The Grange has advocated for many years for the repeal of estate taxes. We have never liked the possibility that heirs could be forced to sell the property in order to pay inheritance taxes, even though taxes had been paid on the property while the parents were living. Under the House plan the current $5 million exemption would be doubled to $10 million. Then in 2024 there would be a complete repeal.
Section 179 of the IRS code has been good for farmers and other businesses because they could take up to $510,000 in deductions on equipment purchases. The House proposal would increase this amount to $5 million.
These are just a few items in the House tax proposal, which is long and complicated. Before it is all over, all could change. Until the House and Senate come together and actually agree on a new tax plan, everything will be on the table for negotiation. It is clear that we need tax reform, and we need it soon. Individuals and businesses want lower taxes, and we want a simplified system for preparing taxes.
But, there is a harsh reality to all of this. We would like to think that the federal government through a miracle will become an efficient entity that is able to reduce spending without having an impact on us. This is not likely to happen! According to the Tax Policy Center, enactment of the House plan would reduce revenues by $3.1 trillion. Don’t forget, there is a budget deficit exceeding $600 billion, and a national debt exceeding $20 trillion. To me, that seems to be a deep hole!

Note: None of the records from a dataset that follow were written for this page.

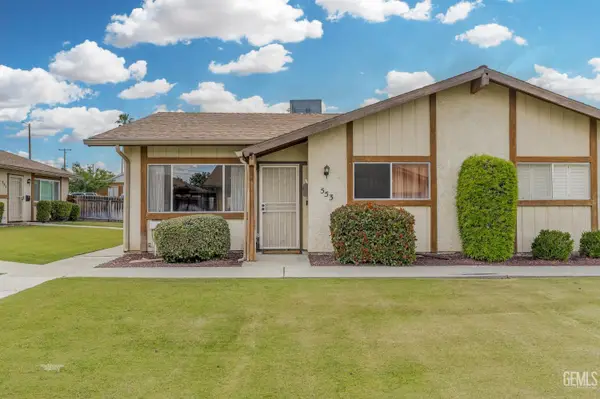 553 FRONT STREET, Taft, CA 93268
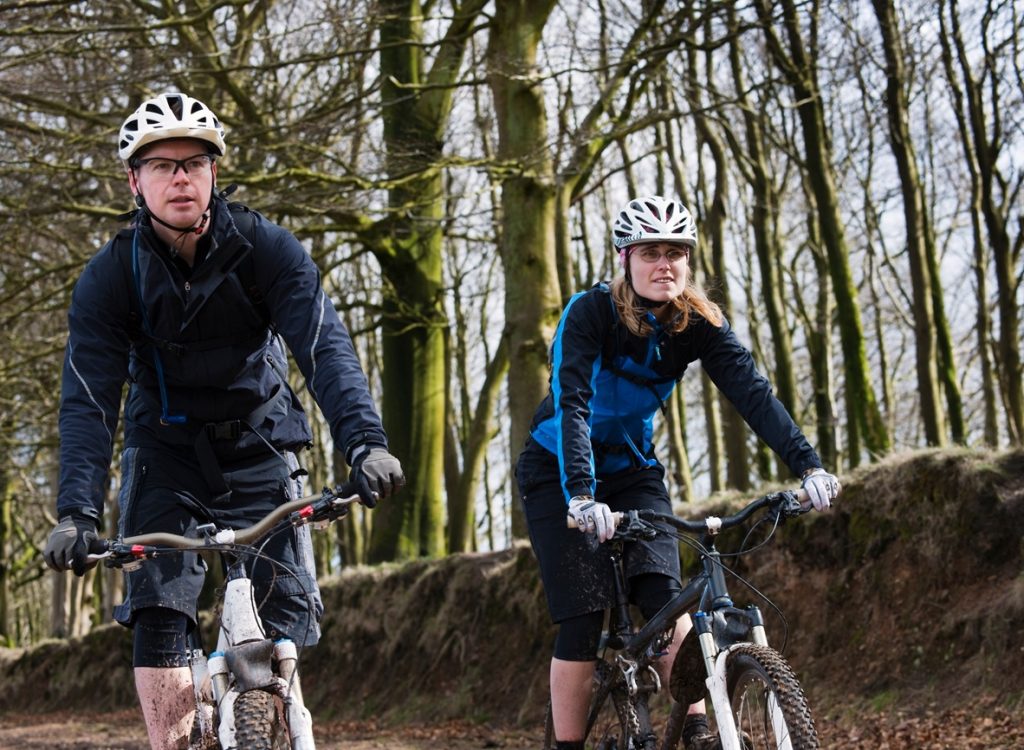 physical training adventure vacation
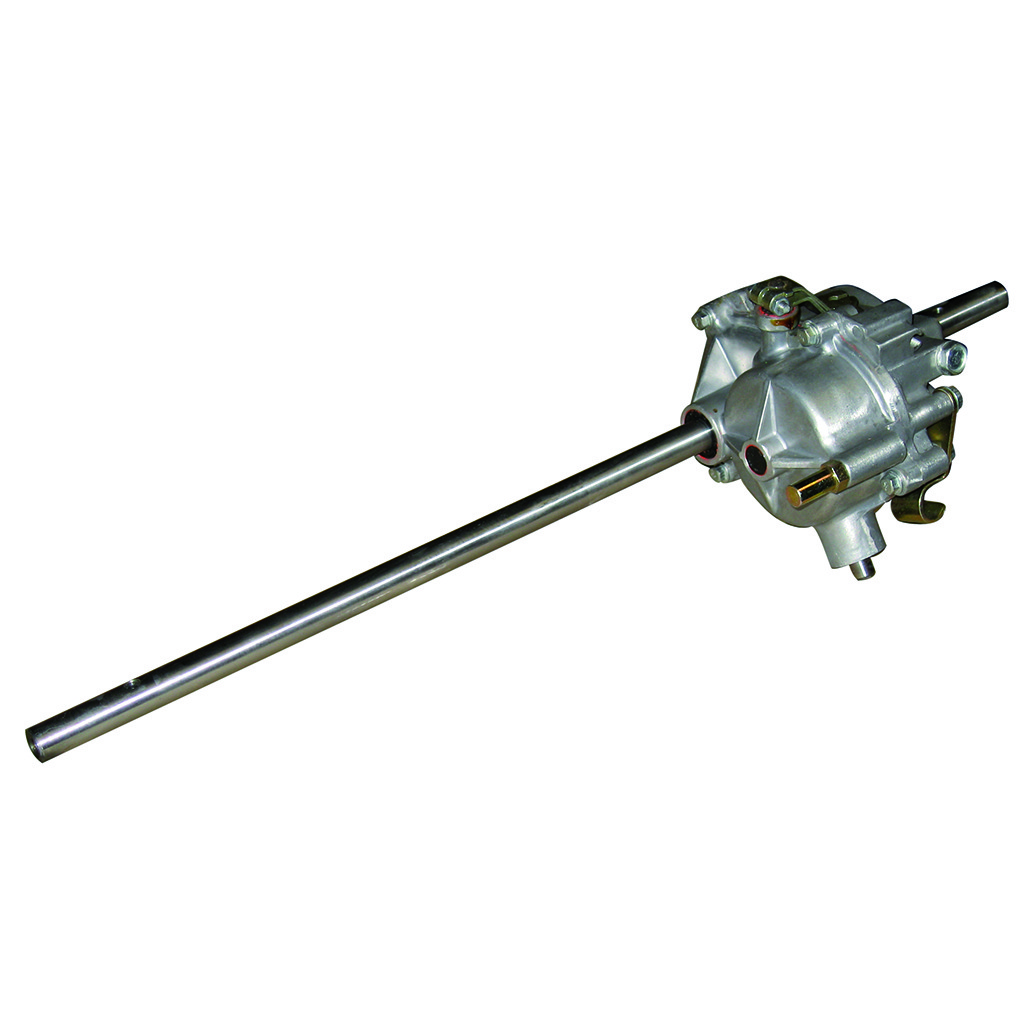 GEARBOX
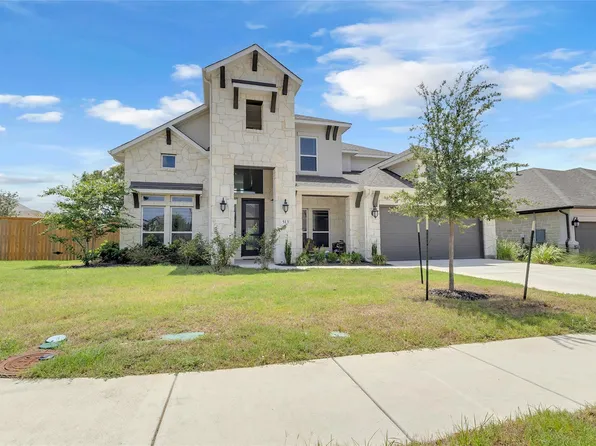 513 Jackson River Loop, Kyle, TX 78640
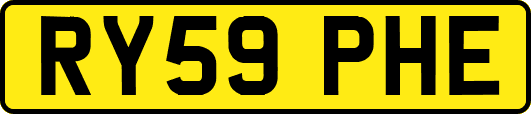 RY59PHE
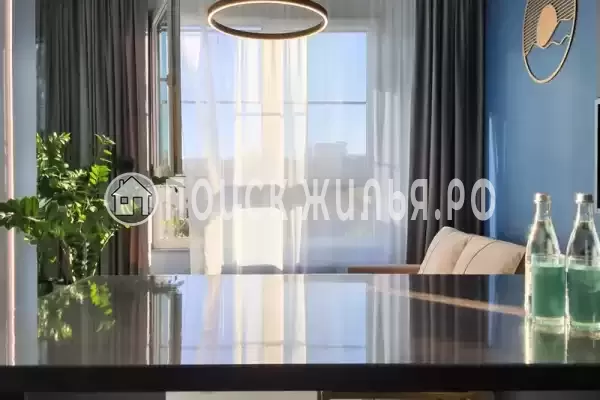 Апартаменты «Жемчужина Синего Моря» Апартаменты «Жемчужина Синего Моря»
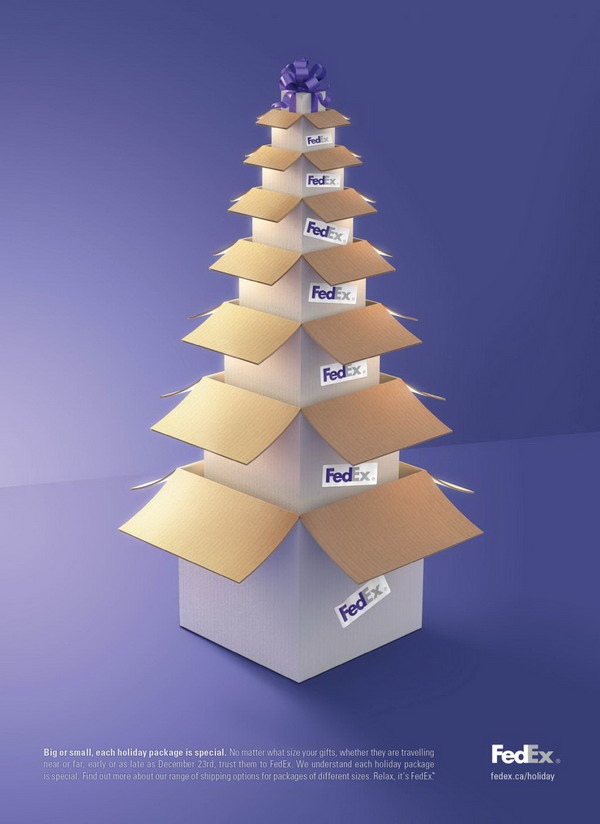 fedex xmas ads 32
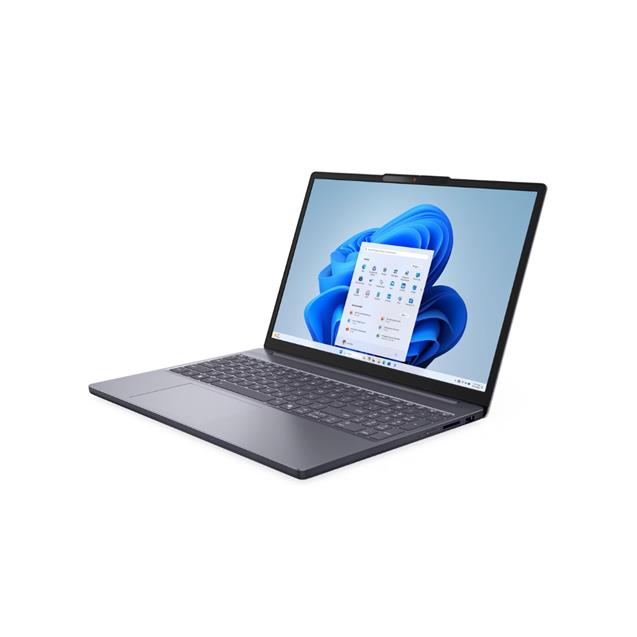Notebook Lenovo IdeaPad Slim 3 AMD Ryzen 7 7735HS 8 GB 512 GB SSD 15,3" WUXGA (15ARP10)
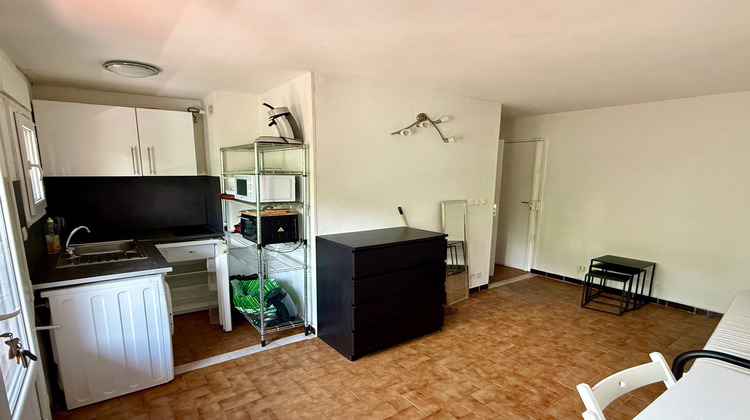 Ma-Cabane - Vente Immeuble Montpellier, 38 m²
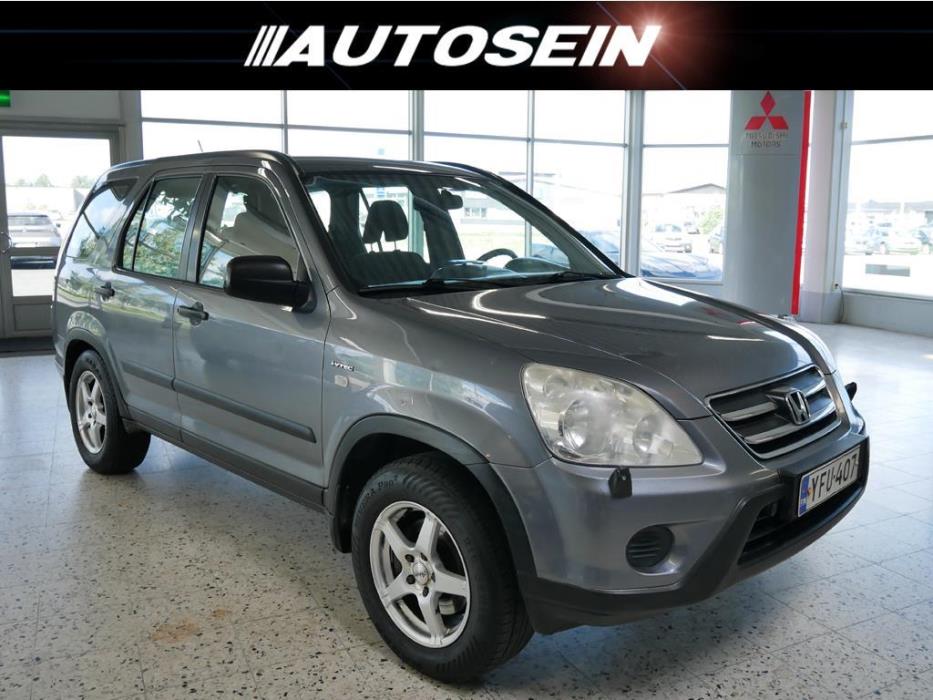 Honda CR-V 2005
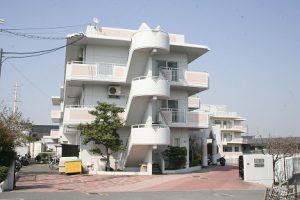 堺市・老人ホーム
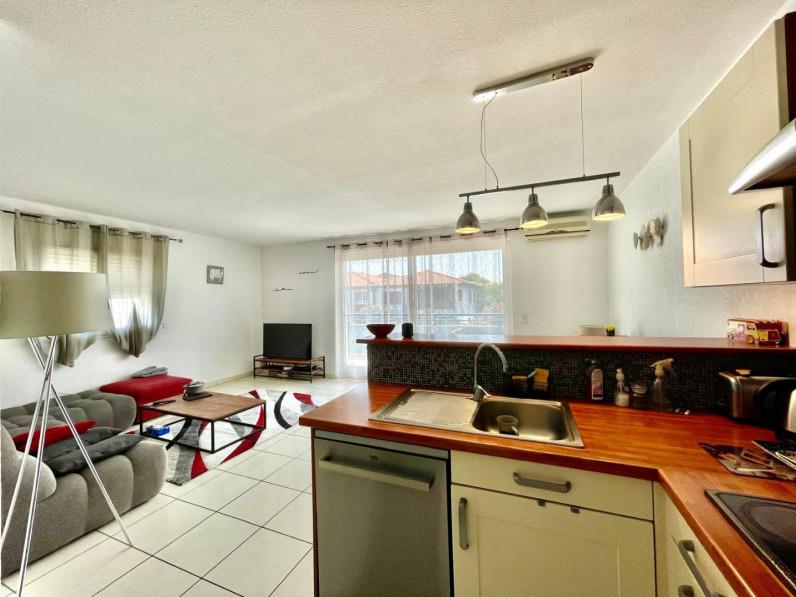 Appartement à vendre, 73m², Perpignan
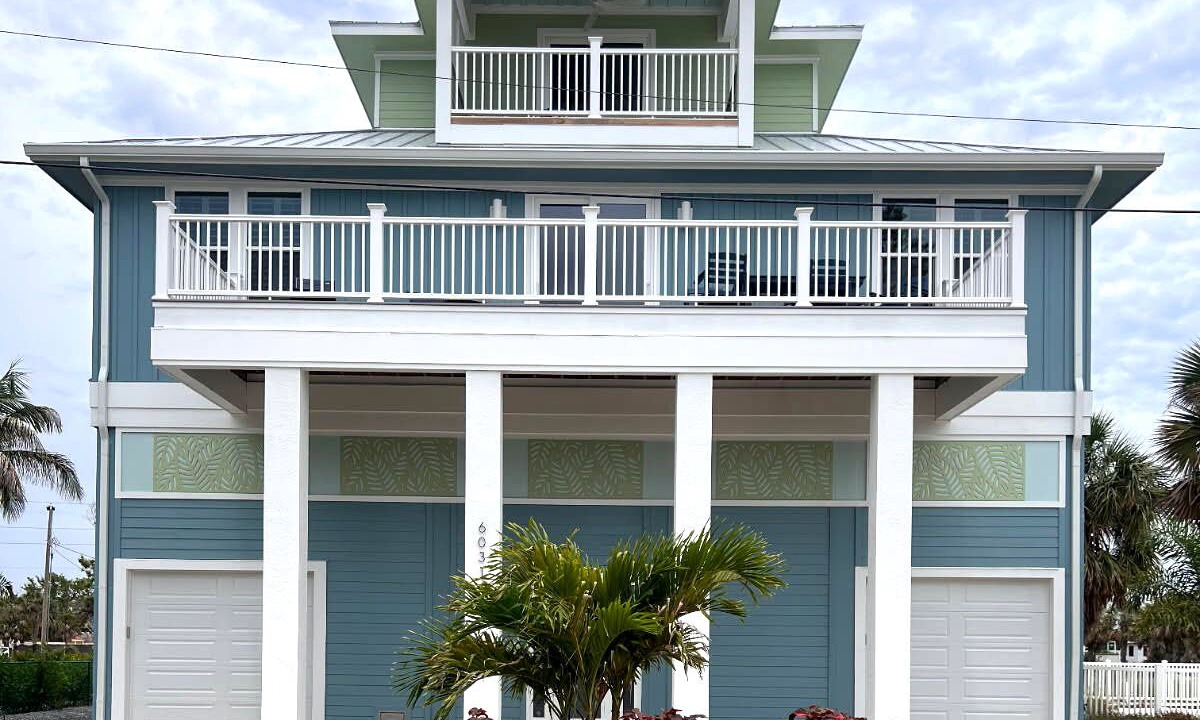 Photo of Outdoor in Mid Island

So, in order to reduce taxes, what are we willing to give up? Perhaps we should reduce funding to Medicare, Medicaid, social security, the farm bill, education, the military, or infrastructure. Such reductions would not be popular, because we do not want to give up anything! We want everything that benefits us to be properly funded.
The likely result will be higher deficits and an increase in the national debt. This seems to have less of a direct impact on us than cuts to our favorite programs. We will be happy, and Representatives will keep getting elected, if they behave themselves! But, it cannot continue. We are good at putting the pain off until later. In our households, we cannot spend more than we make, and if we do we get into trouble. Our federal government cannot keep doing this either.